- Exercise details -
Scan the records for "Vietnam" and copy each line that contains it.

Excerpted data START

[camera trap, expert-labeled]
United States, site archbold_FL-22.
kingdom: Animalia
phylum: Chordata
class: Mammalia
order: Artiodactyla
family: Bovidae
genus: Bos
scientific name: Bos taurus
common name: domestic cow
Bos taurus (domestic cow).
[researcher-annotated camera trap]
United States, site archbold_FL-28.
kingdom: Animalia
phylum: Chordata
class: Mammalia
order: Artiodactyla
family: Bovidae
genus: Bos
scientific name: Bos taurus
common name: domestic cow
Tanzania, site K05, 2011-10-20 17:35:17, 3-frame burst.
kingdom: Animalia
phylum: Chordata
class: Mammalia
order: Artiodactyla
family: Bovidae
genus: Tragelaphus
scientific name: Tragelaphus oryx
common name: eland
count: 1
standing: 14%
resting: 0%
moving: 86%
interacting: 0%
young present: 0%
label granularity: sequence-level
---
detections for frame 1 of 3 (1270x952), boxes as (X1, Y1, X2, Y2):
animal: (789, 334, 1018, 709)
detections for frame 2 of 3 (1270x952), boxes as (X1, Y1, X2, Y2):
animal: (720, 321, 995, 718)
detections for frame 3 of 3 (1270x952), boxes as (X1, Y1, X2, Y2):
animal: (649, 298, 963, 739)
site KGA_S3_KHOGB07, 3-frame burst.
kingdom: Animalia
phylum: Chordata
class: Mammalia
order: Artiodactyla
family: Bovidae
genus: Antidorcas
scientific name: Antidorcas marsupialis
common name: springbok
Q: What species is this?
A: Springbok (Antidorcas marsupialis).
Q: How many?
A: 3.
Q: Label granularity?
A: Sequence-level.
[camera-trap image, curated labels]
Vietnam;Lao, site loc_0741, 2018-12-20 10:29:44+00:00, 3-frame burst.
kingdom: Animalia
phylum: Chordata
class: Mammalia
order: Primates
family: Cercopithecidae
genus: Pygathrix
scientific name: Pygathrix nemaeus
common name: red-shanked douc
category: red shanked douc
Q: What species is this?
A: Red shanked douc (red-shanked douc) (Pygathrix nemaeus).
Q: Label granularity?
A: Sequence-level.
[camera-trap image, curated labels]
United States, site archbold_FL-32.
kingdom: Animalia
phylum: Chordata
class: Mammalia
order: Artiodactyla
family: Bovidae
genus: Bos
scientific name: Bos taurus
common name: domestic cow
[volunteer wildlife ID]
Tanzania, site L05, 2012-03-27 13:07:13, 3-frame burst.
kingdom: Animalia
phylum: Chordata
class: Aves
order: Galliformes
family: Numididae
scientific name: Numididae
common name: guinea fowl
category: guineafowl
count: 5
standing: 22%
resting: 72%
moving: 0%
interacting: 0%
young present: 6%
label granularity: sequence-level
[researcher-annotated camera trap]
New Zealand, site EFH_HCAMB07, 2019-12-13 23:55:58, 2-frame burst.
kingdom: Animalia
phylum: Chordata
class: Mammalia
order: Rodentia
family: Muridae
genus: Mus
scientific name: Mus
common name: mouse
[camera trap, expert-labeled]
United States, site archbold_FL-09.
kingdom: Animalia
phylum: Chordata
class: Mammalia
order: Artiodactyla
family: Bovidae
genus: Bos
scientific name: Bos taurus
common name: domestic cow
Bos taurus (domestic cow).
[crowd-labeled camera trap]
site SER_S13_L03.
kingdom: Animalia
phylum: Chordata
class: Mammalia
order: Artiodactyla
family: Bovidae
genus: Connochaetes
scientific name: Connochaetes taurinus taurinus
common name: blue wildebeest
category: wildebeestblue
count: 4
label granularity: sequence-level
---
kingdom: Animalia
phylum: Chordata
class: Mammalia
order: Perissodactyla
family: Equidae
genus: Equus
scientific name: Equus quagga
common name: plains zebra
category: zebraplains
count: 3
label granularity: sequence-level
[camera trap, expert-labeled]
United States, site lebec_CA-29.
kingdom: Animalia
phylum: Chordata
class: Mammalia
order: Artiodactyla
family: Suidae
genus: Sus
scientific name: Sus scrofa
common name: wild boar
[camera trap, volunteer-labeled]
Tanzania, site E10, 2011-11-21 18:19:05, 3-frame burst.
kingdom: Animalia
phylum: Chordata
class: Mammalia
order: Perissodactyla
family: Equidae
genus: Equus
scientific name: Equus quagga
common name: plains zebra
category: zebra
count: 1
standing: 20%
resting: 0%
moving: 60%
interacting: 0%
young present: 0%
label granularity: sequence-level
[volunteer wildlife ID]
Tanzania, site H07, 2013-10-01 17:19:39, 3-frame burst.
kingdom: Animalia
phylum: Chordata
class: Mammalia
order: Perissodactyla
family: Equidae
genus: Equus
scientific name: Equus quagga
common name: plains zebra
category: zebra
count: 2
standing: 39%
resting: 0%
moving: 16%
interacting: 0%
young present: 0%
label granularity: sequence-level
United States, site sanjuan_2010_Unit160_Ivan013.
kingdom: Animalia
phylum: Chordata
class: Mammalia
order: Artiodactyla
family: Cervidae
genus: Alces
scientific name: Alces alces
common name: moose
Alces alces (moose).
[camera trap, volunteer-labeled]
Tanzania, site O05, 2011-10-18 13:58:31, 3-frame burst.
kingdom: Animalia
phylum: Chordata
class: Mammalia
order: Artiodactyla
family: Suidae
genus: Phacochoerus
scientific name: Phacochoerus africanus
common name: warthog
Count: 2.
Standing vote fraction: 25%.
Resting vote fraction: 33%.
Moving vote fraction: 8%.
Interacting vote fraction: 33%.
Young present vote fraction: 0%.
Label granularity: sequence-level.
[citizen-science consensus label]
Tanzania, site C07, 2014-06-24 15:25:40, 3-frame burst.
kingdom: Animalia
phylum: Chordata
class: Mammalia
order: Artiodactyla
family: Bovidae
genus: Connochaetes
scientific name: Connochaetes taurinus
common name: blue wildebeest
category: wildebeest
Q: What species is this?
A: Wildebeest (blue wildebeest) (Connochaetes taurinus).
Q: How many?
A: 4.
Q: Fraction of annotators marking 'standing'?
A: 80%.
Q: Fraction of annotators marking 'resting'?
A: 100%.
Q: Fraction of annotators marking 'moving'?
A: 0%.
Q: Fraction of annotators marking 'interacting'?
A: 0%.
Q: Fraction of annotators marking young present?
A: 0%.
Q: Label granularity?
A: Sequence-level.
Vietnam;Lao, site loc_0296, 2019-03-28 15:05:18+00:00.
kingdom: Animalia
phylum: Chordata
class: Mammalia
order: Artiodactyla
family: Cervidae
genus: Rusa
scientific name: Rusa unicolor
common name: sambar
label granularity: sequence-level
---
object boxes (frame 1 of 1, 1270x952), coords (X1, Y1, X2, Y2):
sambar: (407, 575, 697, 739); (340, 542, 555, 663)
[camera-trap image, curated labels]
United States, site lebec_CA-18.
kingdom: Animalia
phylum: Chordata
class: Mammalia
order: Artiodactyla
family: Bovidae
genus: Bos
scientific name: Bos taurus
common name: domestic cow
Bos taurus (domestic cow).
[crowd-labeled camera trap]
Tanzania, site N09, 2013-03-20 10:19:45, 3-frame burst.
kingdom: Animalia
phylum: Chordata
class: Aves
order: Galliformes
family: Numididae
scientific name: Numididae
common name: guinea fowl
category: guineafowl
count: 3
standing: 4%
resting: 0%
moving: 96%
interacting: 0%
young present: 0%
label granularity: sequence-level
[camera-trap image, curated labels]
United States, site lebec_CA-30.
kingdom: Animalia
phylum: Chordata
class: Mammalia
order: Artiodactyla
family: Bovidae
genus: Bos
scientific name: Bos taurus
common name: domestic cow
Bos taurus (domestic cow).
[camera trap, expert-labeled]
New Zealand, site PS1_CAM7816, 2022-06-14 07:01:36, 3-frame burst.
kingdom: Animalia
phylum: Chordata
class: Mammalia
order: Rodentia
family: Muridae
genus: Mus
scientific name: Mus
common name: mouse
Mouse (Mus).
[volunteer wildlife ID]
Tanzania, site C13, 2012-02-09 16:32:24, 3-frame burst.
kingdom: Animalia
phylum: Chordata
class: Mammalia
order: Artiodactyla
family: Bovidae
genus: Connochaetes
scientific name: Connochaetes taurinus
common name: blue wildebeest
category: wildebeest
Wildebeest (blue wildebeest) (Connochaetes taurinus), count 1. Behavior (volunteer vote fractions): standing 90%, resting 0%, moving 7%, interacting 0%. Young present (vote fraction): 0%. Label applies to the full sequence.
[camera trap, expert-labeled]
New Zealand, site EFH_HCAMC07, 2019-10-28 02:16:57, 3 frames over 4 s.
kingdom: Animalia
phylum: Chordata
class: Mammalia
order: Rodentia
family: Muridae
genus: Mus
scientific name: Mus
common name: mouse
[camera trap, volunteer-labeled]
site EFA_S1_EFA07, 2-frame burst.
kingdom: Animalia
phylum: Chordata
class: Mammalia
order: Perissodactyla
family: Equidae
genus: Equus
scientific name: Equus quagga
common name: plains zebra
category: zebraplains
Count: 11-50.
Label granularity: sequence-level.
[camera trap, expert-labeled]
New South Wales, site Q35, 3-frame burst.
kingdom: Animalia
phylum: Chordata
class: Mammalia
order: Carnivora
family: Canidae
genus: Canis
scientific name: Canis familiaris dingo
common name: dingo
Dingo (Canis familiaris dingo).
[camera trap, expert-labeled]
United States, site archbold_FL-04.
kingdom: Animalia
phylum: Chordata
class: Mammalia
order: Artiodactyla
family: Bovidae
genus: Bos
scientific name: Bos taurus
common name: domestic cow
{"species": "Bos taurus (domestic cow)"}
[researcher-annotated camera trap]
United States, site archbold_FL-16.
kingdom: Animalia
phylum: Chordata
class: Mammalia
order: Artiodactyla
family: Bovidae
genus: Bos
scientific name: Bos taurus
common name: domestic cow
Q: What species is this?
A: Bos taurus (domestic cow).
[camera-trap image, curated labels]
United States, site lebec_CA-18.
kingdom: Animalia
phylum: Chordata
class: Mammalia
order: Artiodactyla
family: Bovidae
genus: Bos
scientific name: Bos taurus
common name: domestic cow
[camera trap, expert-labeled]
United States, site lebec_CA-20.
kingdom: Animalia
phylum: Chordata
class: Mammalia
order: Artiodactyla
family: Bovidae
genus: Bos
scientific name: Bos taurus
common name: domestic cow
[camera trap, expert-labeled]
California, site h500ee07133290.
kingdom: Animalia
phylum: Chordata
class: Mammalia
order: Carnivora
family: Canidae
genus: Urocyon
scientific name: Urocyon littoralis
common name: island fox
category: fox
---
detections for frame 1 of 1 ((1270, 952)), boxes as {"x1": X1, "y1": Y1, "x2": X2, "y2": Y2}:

Excerpted data END

- Task result -
Vietnam;Lao, site loc_0741, 2018-12-20 10:29:44+00:00, 3-frame burst.
Vietnam;Lao, site loc_0296, 2019-03-28 15:05:18+00:00.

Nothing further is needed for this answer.